→ EXERCISE DETAILS
Copy word for word the lines in the records below, starting at the line with "flores de papel" and ending at the line with "Merchandising STAR WARS". Skip the pictures.

→ DATA EXCERPTS
*** Begin section ***

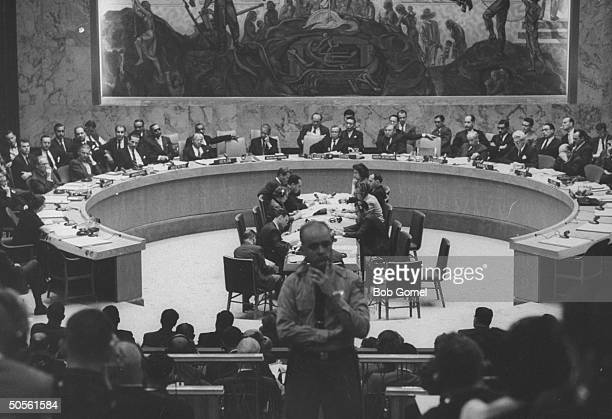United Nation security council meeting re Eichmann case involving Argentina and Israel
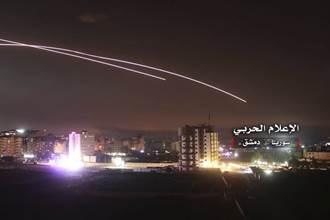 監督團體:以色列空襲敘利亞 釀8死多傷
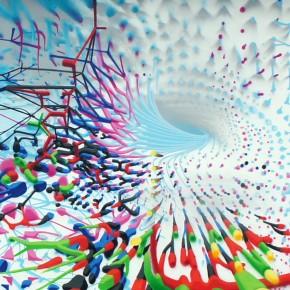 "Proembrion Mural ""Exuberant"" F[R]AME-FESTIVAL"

*** End section ***
*** Begin section ***

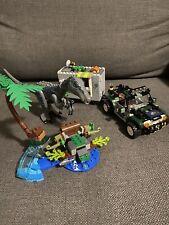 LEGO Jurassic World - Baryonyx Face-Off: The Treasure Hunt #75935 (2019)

*** End section ***
*** Begin section ***

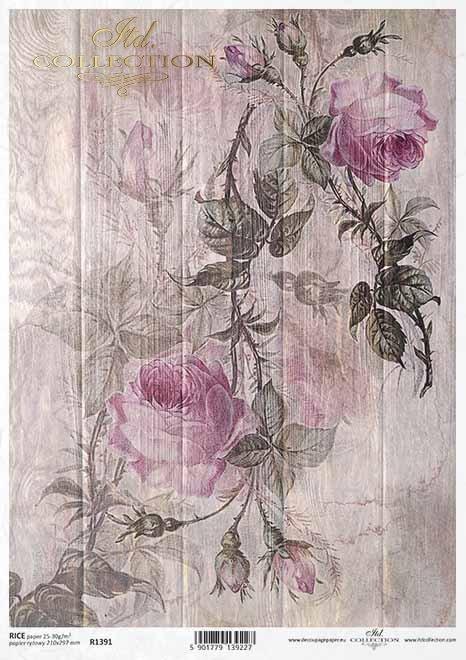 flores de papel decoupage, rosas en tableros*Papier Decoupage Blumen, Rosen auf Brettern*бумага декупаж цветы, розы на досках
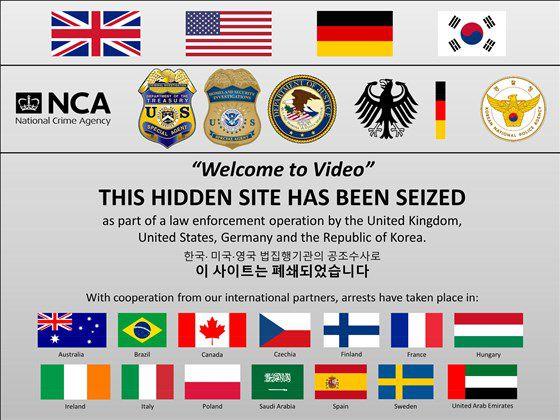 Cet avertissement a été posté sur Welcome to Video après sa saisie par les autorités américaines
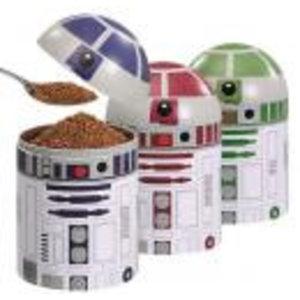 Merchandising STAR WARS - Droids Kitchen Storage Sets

*** End section ***

→ REPLY
 flores de papel decoupage, rosas en tableros*Papier Decoupage Blumen, Rosen auf Brettern*бумага декупаж цветы, розы на досках
 Cet avertissement a été posté sur Welcome to Video après sa saisie par les autorités américaines
 Merchandising STAR WARS - Droids Kitchen Storage Sets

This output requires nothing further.